When I wake, I take my two pills with a glass of orange juice, then go online to look up magic tricks. I haven’t learned a new one in a while. It would be fun to get back into my hobby. I’d gotten pretty good at them in Jersey.

In fact, I was great at entertaining Mom on those days when Dad couldn’t quite manage to get out of bed. The dark days he was on the down side of his bipolar disorder, Mom and I hung out. It sucked that Dad was so depressed, but at least Mom and I had each other for company. Dad’s crazy highs weren’t much better. It was best when Dad took his meds and was right in the middle—good old Dad—telling dumb jokes, eating too many doughnuts and loving my mom and me more than anything else in the world.

Those thoughts open up a gaping hole in my heart, so I shake my head to dislodge them and focus on the screen. I scroll through a bunch of tricks I already know until I find a new one. But I’ll need a couple supplies.

Downstairs in the kitchen, I find what I need.

“Nu?” Bubbie asks. “What are those for?”

I shake a cloth napkin out and mysteriously drape it over a pepper shaker. “Wouldn’t you like to know?”

Bubbie laughs. “Maybe I wouldn’t.”

“It’s for a magic trick.”

Bubbie holds up her arm and pinches a tiny bit of skin underneath, between her elbow and shoulder. “Maybe you can figure out how to make this disappear.”

I shake my head. “Do you have a coin?”

“Who wants to know?”

I give Bubbie the look, and she finds her purse and fishes out a penny. “Don’t spend it all in one place,” she says, and hands it to me.

“Cheapskate,” I joke as I cradle my items and head toward the stairs.

“Good luck, Merlin,” she calls.

“Who?”

“Never mind!”

I spend the next hour practicing the new trick.
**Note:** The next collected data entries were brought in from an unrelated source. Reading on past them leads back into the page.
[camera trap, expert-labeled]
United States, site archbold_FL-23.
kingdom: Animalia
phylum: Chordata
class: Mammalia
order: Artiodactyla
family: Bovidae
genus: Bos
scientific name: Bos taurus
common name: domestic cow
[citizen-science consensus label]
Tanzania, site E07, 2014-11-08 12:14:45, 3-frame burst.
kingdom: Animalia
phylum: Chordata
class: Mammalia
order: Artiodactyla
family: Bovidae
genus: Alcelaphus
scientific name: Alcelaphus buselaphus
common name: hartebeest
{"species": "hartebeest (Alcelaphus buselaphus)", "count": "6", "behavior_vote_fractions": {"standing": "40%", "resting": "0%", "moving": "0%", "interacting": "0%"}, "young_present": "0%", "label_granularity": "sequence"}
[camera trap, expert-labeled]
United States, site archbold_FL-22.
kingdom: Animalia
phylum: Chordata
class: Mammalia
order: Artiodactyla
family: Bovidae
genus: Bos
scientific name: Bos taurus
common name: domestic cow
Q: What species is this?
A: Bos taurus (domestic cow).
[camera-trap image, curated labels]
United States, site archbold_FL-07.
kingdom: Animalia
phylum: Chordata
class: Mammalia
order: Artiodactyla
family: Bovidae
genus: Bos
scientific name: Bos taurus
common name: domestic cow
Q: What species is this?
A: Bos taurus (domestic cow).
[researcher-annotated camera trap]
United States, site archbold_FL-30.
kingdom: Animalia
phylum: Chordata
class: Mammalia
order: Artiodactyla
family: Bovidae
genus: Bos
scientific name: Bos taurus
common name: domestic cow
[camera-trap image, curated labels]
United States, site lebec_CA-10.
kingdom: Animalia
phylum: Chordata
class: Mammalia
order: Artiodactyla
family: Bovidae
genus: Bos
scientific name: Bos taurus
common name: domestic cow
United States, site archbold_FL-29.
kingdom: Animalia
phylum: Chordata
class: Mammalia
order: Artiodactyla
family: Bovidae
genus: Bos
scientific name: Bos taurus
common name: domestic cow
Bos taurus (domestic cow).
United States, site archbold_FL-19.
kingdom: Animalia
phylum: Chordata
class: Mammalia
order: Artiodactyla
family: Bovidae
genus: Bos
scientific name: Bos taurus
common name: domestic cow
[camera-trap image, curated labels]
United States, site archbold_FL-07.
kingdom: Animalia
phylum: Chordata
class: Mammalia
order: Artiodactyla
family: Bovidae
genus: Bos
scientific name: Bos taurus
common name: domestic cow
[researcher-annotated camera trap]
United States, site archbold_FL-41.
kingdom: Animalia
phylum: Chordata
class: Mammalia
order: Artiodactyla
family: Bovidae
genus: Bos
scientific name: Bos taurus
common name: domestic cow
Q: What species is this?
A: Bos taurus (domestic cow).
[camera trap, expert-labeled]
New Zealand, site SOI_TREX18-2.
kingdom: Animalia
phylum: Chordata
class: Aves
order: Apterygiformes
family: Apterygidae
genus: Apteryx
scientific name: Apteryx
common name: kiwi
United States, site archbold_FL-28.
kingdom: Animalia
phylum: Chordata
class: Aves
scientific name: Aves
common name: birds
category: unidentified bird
Again and again. It’s the only way to get it perfect. “This is my coolest trick ever,” I say to no one.

Then I realize that besides Mom and Bubbie, I don’t have anyone to try the trick out on. That’s a depressing thought. I realize my number one priority when I start at Gator Lake Middle should be making friends. Maybe I’ll have better luck there than I did at my school in Jersey.

Maybe at Gator Lake Middle, they’ll appear like magic.